Hypoxia increases RCC stem cell phenotype via altering the androgen receptor (AR)-lncTCFL5-2-YBX1-SOX2 signaling axis

Abstract

Abstract Background Early studies indicated that the androgen receptor (AR) could promote renal cell carcinoma (RCC) development and metastasis, but its linkage to RCC progression under hypoxia, remains unclear. Results Here we found AR expression in RCC cells decreased in response to hypoxia, which might then lead to increase the cancer stem cells (CSC) phenotype through the lncTCFL5-2-modulated YBX1/SOX2 signals. The consequences of such hypoxia-modulated AR/lncTCFL5-2/YBX1/SOX2 signals ablity to alter the CSC phenotype might render RCC cells more resistant to targeted therapy with Sunitinib. Mechanism dissection revealed that AR might alter the lncTCFL5-2/YBX1/SOX2 signaling through transcriptional suppression of the lncTCFL5-2 expression via the AR-response-elements (AREs) on the lncTCFL5-2 promoter.
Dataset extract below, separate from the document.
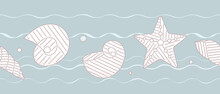 Line Vector Seamless Pattern Of Line With Seashells, Seastars. Marine Border For Textile, Package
The lncTCFL5-2 interacts with YBX1 to increase its stability, which in turn increases SOX2 expression at a transcriptional level via the YBX1-response-elements (YBX1Es) on the SOX2 promoter. The in vivo mouse model with orthotopic xenografts of RCC cells also validates the in vitro data, and a human RCC sample survey demonstrated the clinical significance of the AR/lncTCFL5-2/YBX1/SOX2 signaling axis for the RCC prognosis, likely as a result of regulating CSC phenotypes. Conclusions Together, these findings suggest that hypoxia may increase the RCC CSC phenotype via altering the AR/lncTCFL5-2/YBX1/SOX2 signaling axis and a potential therapy to target this newly identified signal perhaps may help improve the targeted therapy with Sunitinib to better suppress RCC progression.